According to a statement issued by the military’s media wing, ISPR, weapons seized from their possession included submachine guns, hand grenades and a large quantity of multiple calibre rounds. They were involved in terrorist activities against security forces, targeted killing and kidnapping for ransom. The statement also revealed that last week security forces had killed a terrorist, foiling his attempt to enter a military posts in Dossali tehsil of North Waziristan by hurling a hand grenade.
Unfortunately, the Kabul government has remained unwilling to expel TTP terrorists from their country, telling Pakistan instead to hold talks with them. This was given a try, even if only for the sake of an argument. The resultant ceasefire did not last more than a month since emboldened by the support of their ideological brothers they set impossible conditions.
Meanwhile, the Afghan Taliban have kept offering Pakistan the assurance that the TTP would not be allowed to use its soil for cross border attacks. Yet only earlier this month three soldiers were martyred and four others injured when TTP militants attacked a security check-post in Kurrum district, bordering Afghanistan. Media report now say Taliban Interior Minister Sirajuddin Haqqani has helped resume peace talks with the terror outfit and that Pakistan has released several militants from de-radicalisation camps.
Reports, however, also say the release came about after a tribal jirga held two meetings with the TTP leadership in Paktia and Khost provinces of Afghanistan. That though is unlikely to lead to a big breakthrough as the TTP is still said to be setting conditions for a ceasefire, including the release of its 102 militants, among them leaders of Swat Taliban whose unforgivable crimes include beheading of several law abiding citizens.
According to a recent report by a team of UN monitors, the TTP has between 3000 and 5000 fighters in Afghanistan. As frequent clashes with the security forces show they have considerable presence in the tribal districts of Pakistan as well. That raises a dilemma for the authorities. It seems to make sense therefore for the government to give those a chance who did not commit any heinous crimes and want to live in peace with their families after undergoing de-radicalisation in special centres.
Strict vigilance though will be required so they do not further fuel extremism in an already extremists-infested society.
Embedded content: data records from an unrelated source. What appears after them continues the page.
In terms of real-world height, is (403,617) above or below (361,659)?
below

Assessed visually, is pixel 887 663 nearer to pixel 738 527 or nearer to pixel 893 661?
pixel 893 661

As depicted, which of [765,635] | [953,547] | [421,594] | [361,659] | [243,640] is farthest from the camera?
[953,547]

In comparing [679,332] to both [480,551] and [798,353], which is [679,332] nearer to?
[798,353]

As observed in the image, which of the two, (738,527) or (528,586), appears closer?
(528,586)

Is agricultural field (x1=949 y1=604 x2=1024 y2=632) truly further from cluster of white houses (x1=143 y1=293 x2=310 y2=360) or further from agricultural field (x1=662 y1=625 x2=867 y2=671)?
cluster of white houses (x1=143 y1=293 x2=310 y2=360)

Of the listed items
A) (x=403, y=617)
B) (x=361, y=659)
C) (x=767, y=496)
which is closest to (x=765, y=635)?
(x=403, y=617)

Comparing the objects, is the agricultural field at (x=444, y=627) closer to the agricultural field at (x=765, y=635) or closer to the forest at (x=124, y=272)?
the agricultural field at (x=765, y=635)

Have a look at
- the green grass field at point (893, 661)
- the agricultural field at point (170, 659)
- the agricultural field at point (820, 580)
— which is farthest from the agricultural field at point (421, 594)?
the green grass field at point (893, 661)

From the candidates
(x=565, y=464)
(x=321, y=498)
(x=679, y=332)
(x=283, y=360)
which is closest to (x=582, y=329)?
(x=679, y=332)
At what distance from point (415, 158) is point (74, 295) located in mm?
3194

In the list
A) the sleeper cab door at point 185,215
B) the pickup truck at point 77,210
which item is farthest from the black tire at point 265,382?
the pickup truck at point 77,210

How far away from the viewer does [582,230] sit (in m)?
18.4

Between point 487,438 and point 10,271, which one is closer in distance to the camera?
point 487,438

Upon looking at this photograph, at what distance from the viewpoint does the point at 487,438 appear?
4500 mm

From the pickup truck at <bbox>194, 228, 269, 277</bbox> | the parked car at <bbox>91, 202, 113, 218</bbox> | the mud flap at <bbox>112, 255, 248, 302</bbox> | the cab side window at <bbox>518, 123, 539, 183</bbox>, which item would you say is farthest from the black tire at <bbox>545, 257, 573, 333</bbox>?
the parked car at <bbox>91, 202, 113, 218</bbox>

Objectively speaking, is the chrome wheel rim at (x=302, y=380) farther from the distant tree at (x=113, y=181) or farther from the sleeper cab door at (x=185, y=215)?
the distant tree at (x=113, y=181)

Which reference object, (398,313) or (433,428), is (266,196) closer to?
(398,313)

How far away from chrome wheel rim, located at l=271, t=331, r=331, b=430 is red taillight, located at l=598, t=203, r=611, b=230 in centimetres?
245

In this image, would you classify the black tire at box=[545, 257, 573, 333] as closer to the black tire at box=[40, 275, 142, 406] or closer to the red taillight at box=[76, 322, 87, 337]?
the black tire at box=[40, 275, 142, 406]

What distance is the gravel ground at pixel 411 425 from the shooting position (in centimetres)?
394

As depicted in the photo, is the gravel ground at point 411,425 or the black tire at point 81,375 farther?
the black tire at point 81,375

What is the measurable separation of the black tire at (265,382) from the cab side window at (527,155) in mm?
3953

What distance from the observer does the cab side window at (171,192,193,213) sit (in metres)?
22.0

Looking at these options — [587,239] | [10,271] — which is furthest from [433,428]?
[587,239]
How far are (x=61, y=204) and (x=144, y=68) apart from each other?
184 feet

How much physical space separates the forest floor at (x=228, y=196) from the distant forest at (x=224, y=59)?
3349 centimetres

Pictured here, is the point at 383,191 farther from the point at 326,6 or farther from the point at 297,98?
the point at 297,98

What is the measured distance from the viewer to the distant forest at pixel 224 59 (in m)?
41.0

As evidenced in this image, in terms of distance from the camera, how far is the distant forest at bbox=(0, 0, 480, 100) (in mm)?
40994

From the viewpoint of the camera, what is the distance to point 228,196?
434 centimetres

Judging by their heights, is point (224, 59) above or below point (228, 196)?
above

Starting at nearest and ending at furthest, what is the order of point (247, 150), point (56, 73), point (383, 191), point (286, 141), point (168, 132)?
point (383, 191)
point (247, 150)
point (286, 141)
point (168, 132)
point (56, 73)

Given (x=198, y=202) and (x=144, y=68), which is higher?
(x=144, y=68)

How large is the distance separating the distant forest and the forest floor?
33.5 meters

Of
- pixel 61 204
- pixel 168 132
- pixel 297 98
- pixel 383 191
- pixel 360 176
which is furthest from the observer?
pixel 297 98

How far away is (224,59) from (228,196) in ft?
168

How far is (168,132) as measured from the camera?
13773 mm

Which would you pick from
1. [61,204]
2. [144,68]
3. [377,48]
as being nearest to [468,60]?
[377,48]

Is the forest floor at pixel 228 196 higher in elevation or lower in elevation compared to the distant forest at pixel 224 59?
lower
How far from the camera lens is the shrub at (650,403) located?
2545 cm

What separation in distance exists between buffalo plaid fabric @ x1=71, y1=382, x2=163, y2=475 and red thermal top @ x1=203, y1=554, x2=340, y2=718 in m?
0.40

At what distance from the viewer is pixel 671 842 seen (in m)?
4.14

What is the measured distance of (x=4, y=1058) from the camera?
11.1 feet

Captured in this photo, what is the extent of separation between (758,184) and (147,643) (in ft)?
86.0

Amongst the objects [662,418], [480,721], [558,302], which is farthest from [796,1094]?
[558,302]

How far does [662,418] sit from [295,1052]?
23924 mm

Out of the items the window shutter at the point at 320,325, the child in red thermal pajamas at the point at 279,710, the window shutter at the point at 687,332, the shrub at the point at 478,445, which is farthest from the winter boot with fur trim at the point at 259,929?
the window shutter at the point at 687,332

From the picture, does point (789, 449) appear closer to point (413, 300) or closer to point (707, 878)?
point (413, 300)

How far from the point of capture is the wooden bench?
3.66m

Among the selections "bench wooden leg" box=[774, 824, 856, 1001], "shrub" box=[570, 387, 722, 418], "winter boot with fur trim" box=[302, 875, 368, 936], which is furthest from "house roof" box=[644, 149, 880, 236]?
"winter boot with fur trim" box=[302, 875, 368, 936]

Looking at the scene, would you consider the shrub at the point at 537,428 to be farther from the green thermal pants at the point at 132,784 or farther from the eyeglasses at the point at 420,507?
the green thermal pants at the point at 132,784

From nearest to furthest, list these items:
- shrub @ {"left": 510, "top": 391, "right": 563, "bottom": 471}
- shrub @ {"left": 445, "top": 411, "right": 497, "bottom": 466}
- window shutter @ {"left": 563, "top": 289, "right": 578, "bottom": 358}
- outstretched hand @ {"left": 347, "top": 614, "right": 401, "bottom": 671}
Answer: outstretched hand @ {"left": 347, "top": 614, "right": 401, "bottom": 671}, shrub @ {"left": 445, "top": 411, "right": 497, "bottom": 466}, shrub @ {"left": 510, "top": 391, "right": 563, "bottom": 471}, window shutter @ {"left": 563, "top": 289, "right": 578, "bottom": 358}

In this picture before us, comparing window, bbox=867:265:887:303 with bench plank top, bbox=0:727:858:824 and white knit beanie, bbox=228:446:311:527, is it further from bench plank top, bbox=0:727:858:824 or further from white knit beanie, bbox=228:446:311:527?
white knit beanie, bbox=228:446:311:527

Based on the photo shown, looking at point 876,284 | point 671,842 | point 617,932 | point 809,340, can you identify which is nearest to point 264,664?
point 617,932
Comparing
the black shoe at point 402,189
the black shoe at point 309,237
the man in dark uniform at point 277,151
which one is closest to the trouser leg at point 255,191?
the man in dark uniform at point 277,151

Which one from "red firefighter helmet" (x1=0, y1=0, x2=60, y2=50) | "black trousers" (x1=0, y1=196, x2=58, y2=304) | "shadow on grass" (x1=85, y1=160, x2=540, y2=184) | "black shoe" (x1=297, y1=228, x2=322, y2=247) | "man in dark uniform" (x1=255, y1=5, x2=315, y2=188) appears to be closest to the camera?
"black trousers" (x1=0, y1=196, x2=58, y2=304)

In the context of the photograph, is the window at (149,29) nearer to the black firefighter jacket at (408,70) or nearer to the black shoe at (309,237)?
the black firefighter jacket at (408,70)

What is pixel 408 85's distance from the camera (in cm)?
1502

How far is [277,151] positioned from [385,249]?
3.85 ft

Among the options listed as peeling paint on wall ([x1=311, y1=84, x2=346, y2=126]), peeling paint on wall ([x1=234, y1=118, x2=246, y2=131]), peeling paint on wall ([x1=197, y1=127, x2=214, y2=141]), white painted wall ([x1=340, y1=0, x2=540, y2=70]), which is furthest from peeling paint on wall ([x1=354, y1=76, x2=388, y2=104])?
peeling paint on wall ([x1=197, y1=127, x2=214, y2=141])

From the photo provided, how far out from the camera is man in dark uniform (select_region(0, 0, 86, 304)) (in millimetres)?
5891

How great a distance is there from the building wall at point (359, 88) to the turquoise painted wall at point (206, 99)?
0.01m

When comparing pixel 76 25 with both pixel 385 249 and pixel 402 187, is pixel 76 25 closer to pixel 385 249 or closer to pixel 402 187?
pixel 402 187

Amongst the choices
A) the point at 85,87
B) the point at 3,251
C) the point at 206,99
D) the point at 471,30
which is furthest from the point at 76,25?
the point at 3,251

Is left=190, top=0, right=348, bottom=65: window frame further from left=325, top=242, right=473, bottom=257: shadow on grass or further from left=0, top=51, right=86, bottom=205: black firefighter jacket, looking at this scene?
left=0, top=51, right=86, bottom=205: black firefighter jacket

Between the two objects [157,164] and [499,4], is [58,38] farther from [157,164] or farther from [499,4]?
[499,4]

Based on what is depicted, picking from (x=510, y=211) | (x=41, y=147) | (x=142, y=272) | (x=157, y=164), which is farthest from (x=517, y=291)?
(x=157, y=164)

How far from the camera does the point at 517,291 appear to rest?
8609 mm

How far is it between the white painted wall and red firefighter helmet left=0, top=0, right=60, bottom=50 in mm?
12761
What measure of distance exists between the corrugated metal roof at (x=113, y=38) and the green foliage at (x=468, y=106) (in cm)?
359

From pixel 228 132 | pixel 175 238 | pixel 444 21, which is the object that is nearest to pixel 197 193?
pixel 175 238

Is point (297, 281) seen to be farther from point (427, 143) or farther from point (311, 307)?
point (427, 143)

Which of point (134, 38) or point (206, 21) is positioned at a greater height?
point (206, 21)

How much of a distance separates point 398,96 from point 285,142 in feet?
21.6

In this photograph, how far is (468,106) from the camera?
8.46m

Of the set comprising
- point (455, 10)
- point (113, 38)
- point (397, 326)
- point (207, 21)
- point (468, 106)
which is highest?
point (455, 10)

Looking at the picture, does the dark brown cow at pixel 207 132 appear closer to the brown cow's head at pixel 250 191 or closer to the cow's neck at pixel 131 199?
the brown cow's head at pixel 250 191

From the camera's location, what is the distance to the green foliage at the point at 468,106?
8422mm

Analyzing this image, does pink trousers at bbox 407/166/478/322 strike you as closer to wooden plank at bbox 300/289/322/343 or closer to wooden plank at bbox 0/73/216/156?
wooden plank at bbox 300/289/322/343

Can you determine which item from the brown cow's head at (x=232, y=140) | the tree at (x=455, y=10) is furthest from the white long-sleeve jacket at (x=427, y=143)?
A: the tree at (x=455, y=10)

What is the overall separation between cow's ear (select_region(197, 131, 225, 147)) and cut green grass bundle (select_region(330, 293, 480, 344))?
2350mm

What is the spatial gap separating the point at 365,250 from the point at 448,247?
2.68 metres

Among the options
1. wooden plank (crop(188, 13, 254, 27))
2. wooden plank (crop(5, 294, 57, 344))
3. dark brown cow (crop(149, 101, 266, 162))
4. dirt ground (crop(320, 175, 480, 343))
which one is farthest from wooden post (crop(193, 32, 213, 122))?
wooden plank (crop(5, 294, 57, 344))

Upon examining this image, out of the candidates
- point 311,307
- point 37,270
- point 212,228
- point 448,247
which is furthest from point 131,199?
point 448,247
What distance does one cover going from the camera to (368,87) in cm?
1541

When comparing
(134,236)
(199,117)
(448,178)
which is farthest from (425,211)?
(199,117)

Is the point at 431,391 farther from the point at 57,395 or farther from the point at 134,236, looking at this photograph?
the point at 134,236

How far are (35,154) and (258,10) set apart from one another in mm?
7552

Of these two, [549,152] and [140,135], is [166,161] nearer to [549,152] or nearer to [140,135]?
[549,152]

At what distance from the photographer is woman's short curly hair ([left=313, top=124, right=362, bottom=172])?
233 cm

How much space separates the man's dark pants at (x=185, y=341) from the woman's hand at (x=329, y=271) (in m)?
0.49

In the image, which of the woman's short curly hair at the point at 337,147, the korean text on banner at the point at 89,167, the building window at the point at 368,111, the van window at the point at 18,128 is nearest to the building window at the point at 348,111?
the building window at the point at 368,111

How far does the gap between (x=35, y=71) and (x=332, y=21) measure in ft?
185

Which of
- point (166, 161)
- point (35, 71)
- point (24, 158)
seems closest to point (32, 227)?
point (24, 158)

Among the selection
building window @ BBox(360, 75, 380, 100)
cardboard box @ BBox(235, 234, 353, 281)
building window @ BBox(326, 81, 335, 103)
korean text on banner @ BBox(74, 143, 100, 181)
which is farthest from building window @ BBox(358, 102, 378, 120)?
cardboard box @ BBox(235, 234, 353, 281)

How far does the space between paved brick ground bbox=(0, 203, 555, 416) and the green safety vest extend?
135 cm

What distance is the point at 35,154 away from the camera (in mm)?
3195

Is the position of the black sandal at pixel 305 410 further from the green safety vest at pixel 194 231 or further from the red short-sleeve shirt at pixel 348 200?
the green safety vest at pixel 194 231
Others have to be dealt with through military means. Since the Afghan Taliban have made clear their intention not to oust or rein in the TTP, Pakistan should have no hesitation to launch drone strikes to eliminate leaders of this terror outfit which has claimed more than 80,000 Pakistanis, civilian and soldiers, alike. If and when the TTP is eliminated violent extremism will remain a serious challenge for a long time to come.